So, some of you probably have kids, and you prospect. So here’s what its like for a kid to go on a gold hunting trip. I’ve been hunting gold since I was… Oh, three? Two? And now I’m going on 16. Yeah, I’ve found nuggets myself too!
At Five Years Old:
Everything is something you can climb, and cactus are a big scary looming green monster. And when you can’t see the truck, it’s magically disappeared, even though it’s still there. Here, I mean, obviously kids don’t really (or at least probably haven’t grasped) the concept of worth. So that pretty green rock? They’ll think it’s the world! That really, really cool shiny grey rock? It’s worth a ton to them! Everything is exciting, quartz (which can be pretty and if really, really pretty I’m sure can sell for a nice price) is like crystals! What gold prospectors typically look for (ore, and other such things) really isn’t always too exciting. So when you find gold, you have to get them excited about it too! Otherwise, it’s a strange, hard to break yellow rock.
At Eight Years Old:
By now they get a good understand of what is mostly harmless (that cute lizard that is sitting on that rock) and what is dangerous (that rattling snake in that bush). And they’ve probably at least grasped the concept of worth (So that chocolate bar is worth two, and I have three etc) and if you took them out before five years, they get that gold is something that is very cool, and valuable. Try as they might, the big Minelab is still a bit too heavy, and that Gold Bug was probably pretty expensive. So panning is always a great way for them to see color of their own (even with help from someone, its exciting). By now they know what targets are probably wire (double warble), and what is maybe iron, and what might be that good eight ouncer you’ve been wanting.
At Ten Years Old:
Gold is definitely exciting, and so is chasing that big lizard that just came out from under that rock! What’s that? That? See that weird bird, what kind is it? It’s all about adventure (at least for me anyways). Wire is a no brainer on the sound (or at least most of the time) and gold is on their mind, but that big lizard is more tempting.
At 13 Years Old:
Hiking is boring work, and you’d much rather be playing on the computer, or having a sleepover with your best friend, but when the gold comes out, game on! The Gold Bug is still heavy, but usable for short periods of time, and cracking open rocks while vacuuming is fun!
At 15 Years Old:
I’ll admit, a lot of times I’d rather be typing a story on my computer. But recently, I’ve found myself yearning for hiking in the desert and stretching out my legs and getting dust everywhere possible. Gold is super exciting, a gold bug is easier to carry, but right now, kids are just figuring out who they are, what the heck they are (puberty= absolutely no fun whatsoever), and what the heck they want to do with their life! They probably whine and complain more about it being hot (I know I can’t stand the heat like I use to be able to) and getting hungry every hour is pretty normal. You’re scared of a big cat pouncing on you while you hide behind a bush relieving yourself, and pretty much every cliff has a mountain lion ready to jump onto you and kill you (I’ve gotten over this, but sometimes you can just feel their eyes on the back of your neck.) My dad and his friends always carry guns and I now have a hunting license so…lookout predators!

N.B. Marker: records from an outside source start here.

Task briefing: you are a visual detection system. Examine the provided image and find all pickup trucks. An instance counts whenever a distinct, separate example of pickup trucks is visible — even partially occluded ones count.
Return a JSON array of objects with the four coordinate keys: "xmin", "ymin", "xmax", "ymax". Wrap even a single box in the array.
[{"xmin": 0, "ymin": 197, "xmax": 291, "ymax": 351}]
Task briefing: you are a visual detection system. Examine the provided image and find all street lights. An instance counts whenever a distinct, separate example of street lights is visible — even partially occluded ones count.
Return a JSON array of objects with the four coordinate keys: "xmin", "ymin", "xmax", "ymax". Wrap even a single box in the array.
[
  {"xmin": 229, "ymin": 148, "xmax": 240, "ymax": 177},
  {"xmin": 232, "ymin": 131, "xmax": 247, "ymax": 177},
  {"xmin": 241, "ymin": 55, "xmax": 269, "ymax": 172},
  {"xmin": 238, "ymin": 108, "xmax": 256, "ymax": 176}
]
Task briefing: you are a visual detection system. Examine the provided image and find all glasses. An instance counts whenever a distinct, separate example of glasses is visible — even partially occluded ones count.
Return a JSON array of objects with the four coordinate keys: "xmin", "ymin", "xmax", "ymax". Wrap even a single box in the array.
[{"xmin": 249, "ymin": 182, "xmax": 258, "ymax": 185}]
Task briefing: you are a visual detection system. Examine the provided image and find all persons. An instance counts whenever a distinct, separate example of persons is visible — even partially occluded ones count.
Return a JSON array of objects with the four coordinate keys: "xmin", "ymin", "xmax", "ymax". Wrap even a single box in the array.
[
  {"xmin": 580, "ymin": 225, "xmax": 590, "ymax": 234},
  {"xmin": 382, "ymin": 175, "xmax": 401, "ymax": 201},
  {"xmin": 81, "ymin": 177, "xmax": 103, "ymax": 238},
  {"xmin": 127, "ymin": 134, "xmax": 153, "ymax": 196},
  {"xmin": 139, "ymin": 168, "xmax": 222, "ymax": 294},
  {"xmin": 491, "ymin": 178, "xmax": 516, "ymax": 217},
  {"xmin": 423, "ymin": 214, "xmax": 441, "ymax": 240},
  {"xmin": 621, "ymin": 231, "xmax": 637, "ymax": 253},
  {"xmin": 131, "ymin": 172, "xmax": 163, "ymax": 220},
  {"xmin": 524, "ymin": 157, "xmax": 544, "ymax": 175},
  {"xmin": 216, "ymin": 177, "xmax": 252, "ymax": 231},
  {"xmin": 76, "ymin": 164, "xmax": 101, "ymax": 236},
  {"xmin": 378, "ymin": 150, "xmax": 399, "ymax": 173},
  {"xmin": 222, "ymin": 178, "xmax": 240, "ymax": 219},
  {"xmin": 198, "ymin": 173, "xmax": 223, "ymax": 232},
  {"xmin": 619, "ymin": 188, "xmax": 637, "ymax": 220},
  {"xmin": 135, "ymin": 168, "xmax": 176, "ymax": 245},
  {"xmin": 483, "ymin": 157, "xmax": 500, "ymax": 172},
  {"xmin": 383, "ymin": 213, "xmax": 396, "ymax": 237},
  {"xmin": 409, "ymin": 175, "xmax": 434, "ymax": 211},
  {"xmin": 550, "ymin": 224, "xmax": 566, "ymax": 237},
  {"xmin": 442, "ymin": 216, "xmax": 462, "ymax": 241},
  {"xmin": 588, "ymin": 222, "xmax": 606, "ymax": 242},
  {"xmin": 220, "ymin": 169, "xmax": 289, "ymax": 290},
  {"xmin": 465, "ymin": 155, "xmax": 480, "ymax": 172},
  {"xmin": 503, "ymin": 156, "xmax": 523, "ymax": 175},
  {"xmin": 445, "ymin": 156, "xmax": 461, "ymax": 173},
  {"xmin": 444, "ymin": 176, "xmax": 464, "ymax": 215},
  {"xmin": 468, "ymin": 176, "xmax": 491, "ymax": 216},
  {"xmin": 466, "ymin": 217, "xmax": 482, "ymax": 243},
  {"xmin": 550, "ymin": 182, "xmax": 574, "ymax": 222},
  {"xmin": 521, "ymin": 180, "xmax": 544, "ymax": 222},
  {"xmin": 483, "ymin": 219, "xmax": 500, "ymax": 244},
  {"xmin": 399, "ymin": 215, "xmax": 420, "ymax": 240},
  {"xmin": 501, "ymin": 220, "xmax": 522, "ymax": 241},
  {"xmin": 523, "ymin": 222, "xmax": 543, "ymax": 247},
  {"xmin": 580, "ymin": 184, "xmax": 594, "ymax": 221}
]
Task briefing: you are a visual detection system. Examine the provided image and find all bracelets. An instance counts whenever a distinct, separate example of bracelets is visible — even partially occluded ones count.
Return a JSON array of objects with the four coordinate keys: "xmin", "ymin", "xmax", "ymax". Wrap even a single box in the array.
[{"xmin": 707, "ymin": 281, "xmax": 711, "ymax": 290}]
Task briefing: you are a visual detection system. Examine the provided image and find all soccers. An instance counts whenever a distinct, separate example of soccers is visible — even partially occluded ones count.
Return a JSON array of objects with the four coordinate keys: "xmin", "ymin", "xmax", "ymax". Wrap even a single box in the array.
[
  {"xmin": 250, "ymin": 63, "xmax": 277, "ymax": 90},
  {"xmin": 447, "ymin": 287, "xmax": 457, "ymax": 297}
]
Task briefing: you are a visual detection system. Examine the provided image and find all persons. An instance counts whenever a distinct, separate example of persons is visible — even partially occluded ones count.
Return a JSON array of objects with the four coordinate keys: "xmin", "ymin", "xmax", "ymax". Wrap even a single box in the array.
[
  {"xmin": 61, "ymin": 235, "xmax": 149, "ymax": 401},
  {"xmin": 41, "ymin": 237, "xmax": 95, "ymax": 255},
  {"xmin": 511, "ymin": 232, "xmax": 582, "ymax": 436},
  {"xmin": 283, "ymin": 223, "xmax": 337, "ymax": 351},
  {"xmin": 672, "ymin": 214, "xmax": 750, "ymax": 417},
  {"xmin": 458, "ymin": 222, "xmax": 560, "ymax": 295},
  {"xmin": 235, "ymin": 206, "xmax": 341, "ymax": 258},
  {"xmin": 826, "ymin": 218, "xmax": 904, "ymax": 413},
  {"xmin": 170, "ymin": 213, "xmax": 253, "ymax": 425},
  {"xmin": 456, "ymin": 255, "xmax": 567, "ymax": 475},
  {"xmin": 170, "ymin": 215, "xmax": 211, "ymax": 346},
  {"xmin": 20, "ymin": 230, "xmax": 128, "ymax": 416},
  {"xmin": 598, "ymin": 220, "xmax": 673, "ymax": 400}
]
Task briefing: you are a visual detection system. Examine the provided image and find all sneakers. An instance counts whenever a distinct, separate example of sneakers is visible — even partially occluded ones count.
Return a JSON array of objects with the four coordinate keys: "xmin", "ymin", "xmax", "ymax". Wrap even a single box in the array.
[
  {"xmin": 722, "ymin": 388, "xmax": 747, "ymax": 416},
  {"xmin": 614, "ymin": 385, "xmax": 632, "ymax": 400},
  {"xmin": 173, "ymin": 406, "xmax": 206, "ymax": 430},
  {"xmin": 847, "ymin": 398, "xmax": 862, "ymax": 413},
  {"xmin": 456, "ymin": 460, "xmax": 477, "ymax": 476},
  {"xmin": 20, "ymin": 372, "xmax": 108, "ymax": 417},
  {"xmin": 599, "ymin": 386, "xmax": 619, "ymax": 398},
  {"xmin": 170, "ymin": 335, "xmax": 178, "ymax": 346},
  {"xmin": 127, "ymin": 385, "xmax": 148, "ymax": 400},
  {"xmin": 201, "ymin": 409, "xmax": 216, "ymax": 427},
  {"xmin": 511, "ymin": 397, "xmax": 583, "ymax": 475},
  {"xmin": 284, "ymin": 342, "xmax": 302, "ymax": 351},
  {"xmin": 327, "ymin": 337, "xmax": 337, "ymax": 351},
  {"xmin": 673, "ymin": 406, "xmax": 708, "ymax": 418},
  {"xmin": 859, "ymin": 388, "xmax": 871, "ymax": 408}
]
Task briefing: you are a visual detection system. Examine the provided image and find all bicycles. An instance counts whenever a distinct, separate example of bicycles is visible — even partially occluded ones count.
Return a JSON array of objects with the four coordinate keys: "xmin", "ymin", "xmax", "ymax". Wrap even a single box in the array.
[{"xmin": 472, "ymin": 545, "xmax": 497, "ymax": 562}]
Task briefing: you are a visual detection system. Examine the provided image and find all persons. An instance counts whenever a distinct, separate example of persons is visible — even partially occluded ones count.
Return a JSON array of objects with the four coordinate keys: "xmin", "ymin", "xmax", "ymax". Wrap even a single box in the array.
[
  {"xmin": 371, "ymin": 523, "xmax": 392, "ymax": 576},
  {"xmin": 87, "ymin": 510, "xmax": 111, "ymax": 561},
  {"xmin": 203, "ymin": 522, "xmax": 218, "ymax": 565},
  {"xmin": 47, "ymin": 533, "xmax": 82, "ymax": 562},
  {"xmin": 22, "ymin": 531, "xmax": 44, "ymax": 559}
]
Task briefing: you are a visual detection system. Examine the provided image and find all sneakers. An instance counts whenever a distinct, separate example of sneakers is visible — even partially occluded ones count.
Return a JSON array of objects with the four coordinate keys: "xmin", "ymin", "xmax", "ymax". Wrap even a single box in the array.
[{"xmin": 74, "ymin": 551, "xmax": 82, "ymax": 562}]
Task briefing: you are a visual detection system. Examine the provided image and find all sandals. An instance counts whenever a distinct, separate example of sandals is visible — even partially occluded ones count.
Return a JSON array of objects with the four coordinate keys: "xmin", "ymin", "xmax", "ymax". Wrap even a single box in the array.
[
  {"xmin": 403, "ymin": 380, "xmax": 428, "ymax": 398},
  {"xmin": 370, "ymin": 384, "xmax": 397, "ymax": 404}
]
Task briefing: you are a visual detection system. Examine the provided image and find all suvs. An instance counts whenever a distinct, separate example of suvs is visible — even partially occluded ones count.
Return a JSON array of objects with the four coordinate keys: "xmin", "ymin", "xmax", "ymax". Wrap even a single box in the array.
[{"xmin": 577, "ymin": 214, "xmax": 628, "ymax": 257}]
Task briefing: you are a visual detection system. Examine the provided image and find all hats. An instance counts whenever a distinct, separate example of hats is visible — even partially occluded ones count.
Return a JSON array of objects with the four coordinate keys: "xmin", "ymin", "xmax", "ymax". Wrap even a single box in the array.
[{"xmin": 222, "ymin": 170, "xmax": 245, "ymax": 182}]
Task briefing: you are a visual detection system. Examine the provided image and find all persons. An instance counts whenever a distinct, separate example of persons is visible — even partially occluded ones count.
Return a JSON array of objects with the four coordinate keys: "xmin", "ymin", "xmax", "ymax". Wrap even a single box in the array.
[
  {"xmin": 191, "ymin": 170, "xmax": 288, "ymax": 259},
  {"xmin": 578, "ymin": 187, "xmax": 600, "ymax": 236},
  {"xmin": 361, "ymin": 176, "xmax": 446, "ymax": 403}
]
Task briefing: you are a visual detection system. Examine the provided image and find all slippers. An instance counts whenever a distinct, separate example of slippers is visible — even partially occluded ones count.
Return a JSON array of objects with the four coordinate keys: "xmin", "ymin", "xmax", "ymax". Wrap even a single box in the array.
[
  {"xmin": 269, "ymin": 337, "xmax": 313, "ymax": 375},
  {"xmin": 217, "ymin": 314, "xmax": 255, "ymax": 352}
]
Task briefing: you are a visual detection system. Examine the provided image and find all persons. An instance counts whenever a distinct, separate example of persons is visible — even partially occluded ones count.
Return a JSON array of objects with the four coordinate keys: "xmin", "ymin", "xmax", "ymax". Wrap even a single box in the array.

Basically, just get your kids out there as soon as possible! The desert can be awesome fun! Learning to build fires, learning about rocks, minerals and the native wildlife! Catching that really fast lizard! And most importantly (and my personal favorite), telling stories around the campfire.
I hope this opened any of your eyes to what exactly a kid is thinking, or really, what the trip means to a kid. Obviously, kids vary, but this was my personal experience, I’ve hiked through the desert more miles then people must drive to and from work in a year lol.